Know whether your reporters are using audio recorders and understand their work habits so you know how they are using recorders.

To record or not to record. Audio recorders can help reporters quote someone accurately. They also (when using a digital recorder) provide audio clips for your web site. They do not, however, ensure accuracy. A reporter who is recording might get lazy or sloppy in taking notes and might not have accurate notes if mumbling or background noise makes a recording inaudible or if the recorder malfunctions or runs out of tape or storage space. Recording is especially helpful in these situations:

  • Interviews that the reporter knows could be contentious. Use of the tape recorder might head off claims that the reporter misquoted the character.
  • Interviews with a character the reporter knows to be a fast talker.
  • Interviews involving interpretation from a foreign language.
  • Interviews in the reporter’s language with someone who has a heavy accent.
  • When lengthy dialogue or a Q & A format will be important. Few reporters can take accurate verbatim notes that long.
  • If a reporter is inexperienced at taking notes and knows his notes are not very good, a tape recorder can help while gaining experience.

If reporters use a recorder, be sure that they:

  • Take notes as if they weren’t recording, because sometime the recorder will fail, and at the worst possible time.
  • Make sure they have plenty of memory (or tapes, if using tape) and fresh batteries.
  • Choose a quiet setting. Background noise in a restaurant or at a ballgame or political rally will drown out the quote the reporter is looking for on the tape.
  • Ask if the character minds the reporter recording. Sometimes a recorder makes a character uneasy. Suggest that the reporter tells sources that the recorder helps ensure accuracy.
  • Reset the counter to 0 before they start recording. The reporter should check the counter now and then, writing the count in her notebook. When the reporter hears a key quote that she might want to use, she should write down the count next to notes on the quote. That way the reporter can find quotes quickly.

Don’t let recording become a time-waster. Too many reporters transcribe their recorded interviews, ensuring the accuracy of lots of information they will never publish. Tell reporters to write their stories from their notes, just using the recording to check the exact quotes and facts they use in the story. The time they save will help ensure the accuracy of the information in your paper.

Verify using other sources

Share these tips with reporters, to help in verifying the information in their stories:

  • Who else knows? Seek other people who are knowledgeable about this situation. They can confirm or refute what you’ve been told. They can fill in gaps. Seek to resolve differences. Again, ask them how they know. Beware the echo chamber: You aren’t receiving confirmation if your second source only knows the information because the first source told him.

◆ Dataset ◆
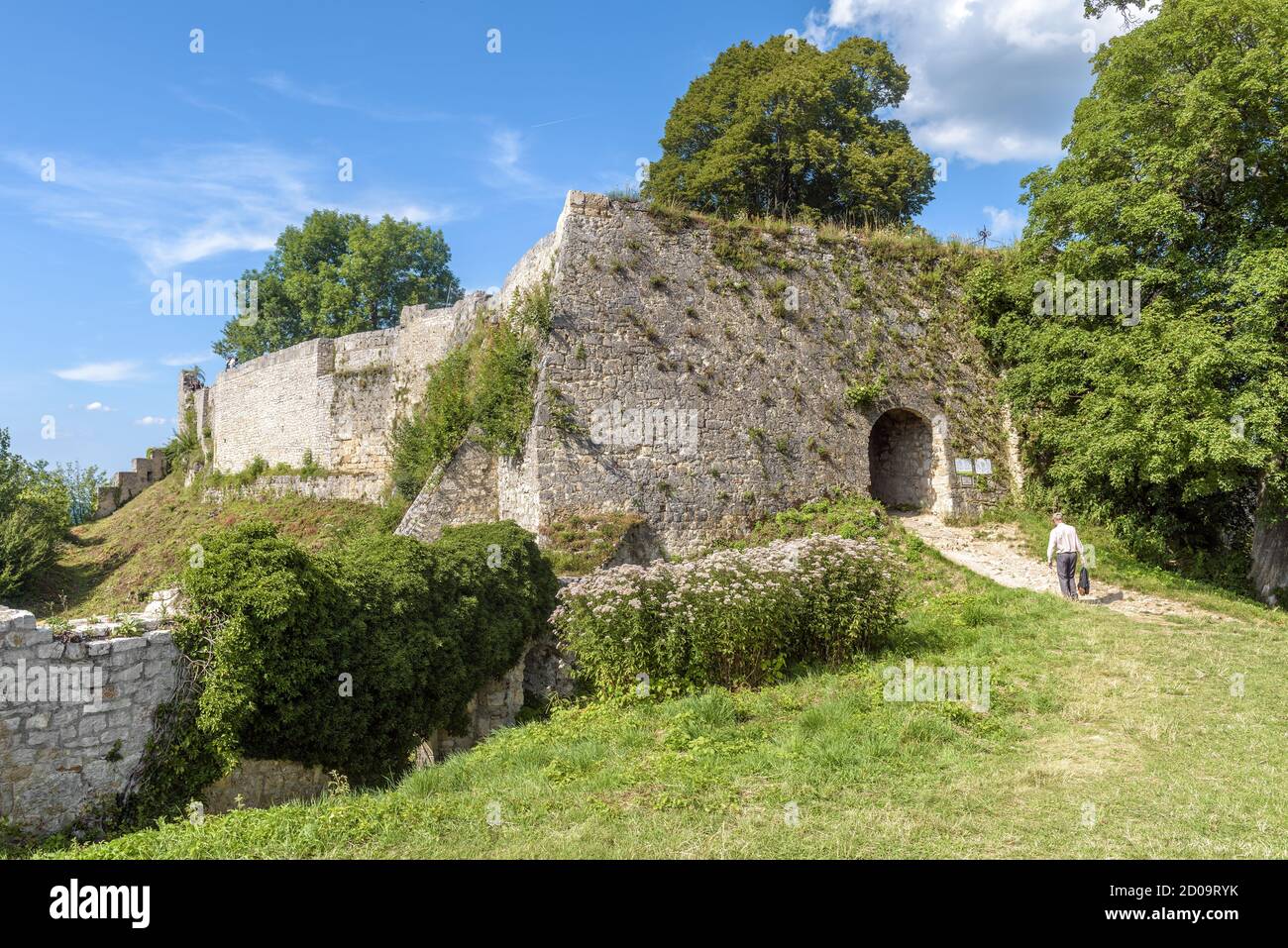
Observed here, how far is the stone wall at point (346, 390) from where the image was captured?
71.8 feet

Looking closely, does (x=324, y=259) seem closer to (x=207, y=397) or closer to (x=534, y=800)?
(x=207, y=397)

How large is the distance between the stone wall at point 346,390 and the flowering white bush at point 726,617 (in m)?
11.1

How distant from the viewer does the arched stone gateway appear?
1850cm

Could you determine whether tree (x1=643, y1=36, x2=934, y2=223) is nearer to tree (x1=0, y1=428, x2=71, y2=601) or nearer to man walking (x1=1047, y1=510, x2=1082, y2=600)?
man walking (x1=1047, y1=510, x2=1082, y2=600)

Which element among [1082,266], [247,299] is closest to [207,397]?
[247,299]

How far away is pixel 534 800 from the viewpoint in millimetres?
6324

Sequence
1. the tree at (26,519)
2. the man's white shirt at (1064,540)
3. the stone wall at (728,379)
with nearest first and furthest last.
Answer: the man's white shirt at (1064,540) → the stone wall at (728,379) → the tree at (26,519)

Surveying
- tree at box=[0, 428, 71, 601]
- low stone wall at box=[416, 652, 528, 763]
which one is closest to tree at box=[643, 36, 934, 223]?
low stone wall at box=[416, 652, 528, 763]

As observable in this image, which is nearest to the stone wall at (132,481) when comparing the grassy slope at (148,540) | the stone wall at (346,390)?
the grassy slope at (148,540)

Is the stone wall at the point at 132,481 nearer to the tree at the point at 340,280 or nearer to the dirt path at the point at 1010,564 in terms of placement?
the tree at the point at 340,280

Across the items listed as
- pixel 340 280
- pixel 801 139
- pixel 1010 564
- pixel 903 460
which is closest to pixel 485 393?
pixel 903 460

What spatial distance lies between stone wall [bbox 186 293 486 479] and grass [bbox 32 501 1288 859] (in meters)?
13.8

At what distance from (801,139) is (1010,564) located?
14.6 meters

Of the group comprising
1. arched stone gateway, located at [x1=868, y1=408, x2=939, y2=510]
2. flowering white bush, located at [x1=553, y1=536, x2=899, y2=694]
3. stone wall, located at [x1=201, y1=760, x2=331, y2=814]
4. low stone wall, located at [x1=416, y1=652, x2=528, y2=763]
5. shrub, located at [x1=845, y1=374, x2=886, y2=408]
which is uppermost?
shrub, located at [x1=845, y1=374, x2=886, y2=408]
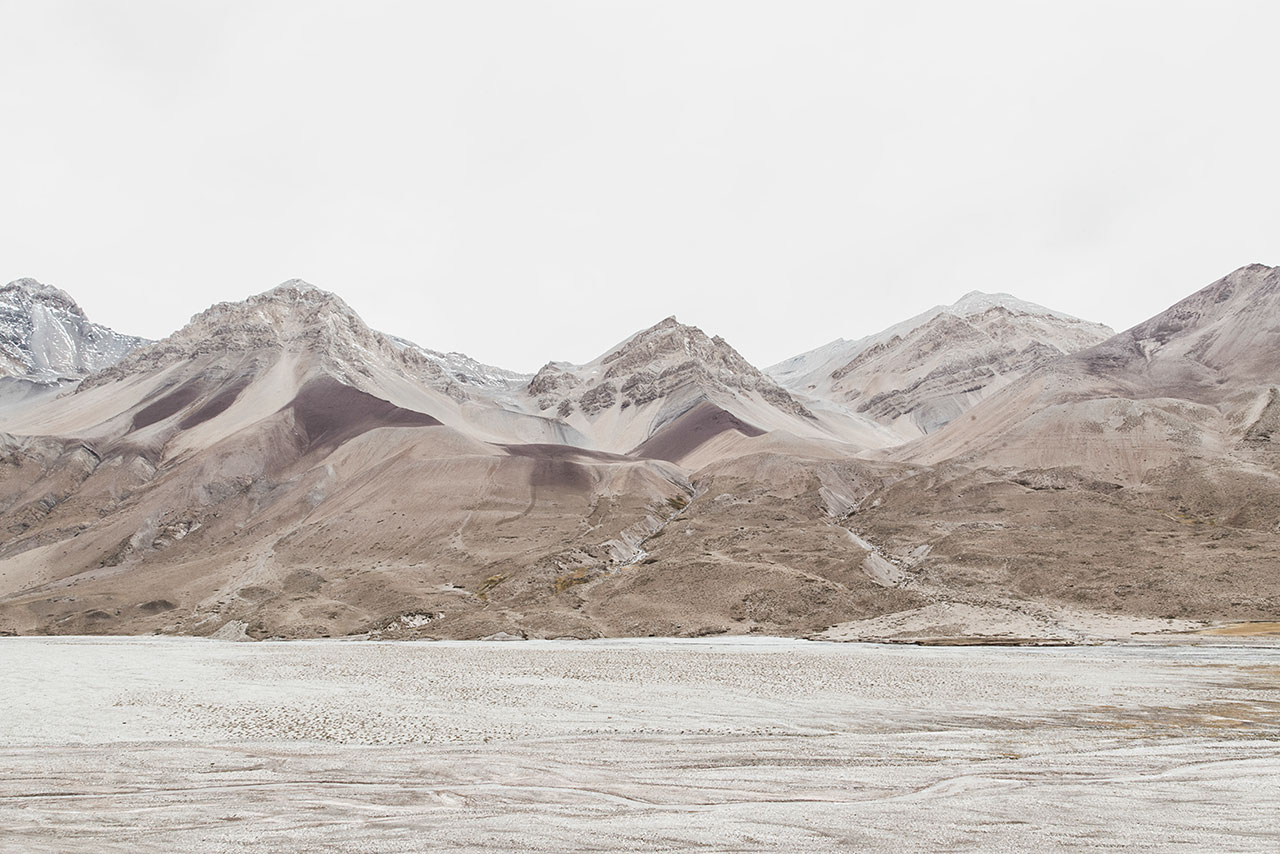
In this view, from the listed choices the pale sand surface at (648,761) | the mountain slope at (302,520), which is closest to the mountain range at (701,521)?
the mountain slope at (302,520)

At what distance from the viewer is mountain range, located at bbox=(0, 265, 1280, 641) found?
68625 millimetres

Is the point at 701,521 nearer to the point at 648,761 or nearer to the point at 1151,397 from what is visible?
the point at 1151,397

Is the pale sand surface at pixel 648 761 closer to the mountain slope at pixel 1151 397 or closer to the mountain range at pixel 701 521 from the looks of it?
the mountain range at pixel 701 521

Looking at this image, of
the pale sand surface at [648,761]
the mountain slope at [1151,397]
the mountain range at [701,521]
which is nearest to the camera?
the pale sand surface at [648,761]

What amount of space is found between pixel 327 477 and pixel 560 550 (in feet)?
204

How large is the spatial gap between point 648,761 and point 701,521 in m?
83.5

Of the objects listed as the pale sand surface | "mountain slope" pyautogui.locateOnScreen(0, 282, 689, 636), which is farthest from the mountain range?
the pale sand surface

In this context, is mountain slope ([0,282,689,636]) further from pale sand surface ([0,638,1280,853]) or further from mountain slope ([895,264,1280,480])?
mountain slope ([895,264,1280,480])

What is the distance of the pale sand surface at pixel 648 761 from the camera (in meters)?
13.1

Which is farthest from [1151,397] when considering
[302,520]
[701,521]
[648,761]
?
[648,761]

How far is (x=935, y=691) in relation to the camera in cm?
3062

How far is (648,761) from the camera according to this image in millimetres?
18625

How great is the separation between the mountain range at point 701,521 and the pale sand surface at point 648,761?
106 feet

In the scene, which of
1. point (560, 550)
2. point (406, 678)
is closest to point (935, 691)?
point (406, 678)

◆ Stated goal ◆
Write out the passage of the recording-interviews text from "To record or" to "misquoted the character.". The lines play no part in what comes next.

◆ Answer for the task ◆
To record or not to record. Audio recorders can help reporters quote someone accurately. They also (when using a digital recorder) provide audio clips for your web site. They do not, however, ensure accuracy. A reporter who is recording might get lazy or sloppy in taking notes and might not have accurate notes if mumbling or background noise makes a recording inaudible or if the recorder malfunctions or runs out of tape or storage space. Recording is especially helpful in these situations:

  • Interviews that the reporter knows could be contentious. Use of the tape recorder might head off claims that the reporter misquoted the character.